Después vinieron los cambios de piel. El crossover al mercado angloparlante con los discos Servicio de lavandería -que trabajó en parte en Uruguay- y los dos Fijación oral, que la llevaron de ser fenómeno latino a estrella global. La reinvención de su sonido con Loba, Sale el sol, SHAKIRA, que fueron inclinándola cada vez más a lo electrónico y a lo urbano. El dorado, atravesado por Maluma, Prince Royce y Nicky Jam, el desenfado, el perreo. Canciones mejores, canciones peores, éxitos constantes. Y finalmente Las mujeres ya no lloran, el disco que escribió para sanar una historia y es, hasta ahora, su última lección.
En la gira que la traerá al Estadio, Shakira comparte los 10 mandamientos de las lobas.

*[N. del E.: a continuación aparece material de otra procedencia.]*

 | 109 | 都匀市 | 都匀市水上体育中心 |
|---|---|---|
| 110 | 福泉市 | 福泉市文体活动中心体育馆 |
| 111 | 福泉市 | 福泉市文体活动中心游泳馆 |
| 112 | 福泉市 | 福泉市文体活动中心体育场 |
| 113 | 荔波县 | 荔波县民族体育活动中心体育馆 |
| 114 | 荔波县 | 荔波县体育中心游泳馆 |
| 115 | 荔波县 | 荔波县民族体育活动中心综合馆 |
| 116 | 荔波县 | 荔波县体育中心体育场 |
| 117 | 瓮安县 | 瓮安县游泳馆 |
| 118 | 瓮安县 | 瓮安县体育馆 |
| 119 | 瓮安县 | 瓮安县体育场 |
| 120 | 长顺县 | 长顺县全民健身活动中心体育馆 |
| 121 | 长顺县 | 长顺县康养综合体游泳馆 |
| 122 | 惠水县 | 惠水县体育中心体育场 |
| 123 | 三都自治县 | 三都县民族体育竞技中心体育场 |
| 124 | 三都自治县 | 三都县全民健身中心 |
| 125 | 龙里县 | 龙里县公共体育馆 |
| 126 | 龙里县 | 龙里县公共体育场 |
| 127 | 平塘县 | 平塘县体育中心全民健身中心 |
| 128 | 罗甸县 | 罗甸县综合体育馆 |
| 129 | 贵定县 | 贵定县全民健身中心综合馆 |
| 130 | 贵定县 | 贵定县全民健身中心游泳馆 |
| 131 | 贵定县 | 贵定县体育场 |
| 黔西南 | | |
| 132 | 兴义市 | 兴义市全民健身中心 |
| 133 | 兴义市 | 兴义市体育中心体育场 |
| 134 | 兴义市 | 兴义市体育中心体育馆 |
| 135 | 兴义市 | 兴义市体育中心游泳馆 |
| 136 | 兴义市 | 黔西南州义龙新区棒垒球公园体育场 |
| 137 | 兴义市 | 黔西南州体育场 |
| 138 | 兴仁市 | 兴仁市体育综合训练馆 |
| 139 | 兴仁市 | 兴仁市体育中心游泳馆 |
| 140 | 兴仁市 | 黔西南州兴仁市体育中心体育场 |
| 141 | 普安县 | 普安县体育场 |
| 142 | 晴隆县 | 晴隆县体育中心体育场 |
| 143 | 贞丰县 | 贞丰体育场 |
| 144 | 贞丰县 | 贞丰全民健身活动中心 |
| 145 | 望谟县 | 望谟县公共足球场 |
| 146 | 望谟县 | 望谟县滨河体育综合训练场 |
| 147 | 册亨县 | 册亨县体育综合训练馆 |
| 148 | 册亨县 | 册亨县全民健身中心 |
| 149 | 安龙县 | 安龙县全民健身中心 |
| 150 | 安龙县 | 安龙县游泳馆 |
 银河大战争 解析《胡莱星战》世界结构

Algunos son: “No pedirás permiso para ser tú misma”, “Bailarás y cantarás cuando necesites sanarte”, “Aullarás, porque nadie podrá silenciarte”.
Con eso, y con cada una de sus transformaciones, Shakira logró ampliarse, expandirse, cautivar públicos nuevos sin alejar del todo a los anteriores e incluso atrapar a la generación TikTok, como si hubiera descifrado el misterio para trascender, para seducir más allá de las modas, más allá del tiempo.
La receta para el hit pop y su manera de cantar sobre temas universales -el amor, el dolor, el despecho- fundamentan parte de su permanencia. Pero la vigencia de Shakira sigue encontrando explicación en Pies descalzos y ¿Dónde están los ladrones?.
Porque no es solo el reggaetón, la alianza con Bizarrap o su era de empoderamiento lo que hoy convoca multitudes. Hay un llamado distinto, que tiene que ver con la memoria: con honrarse, reconocer algo de lo que fuimos, celebrar el tiempo y volver a aquel momento en que escuchamos una canción, descubrimos un reflejo y cambiamos nuestro propio rumbo.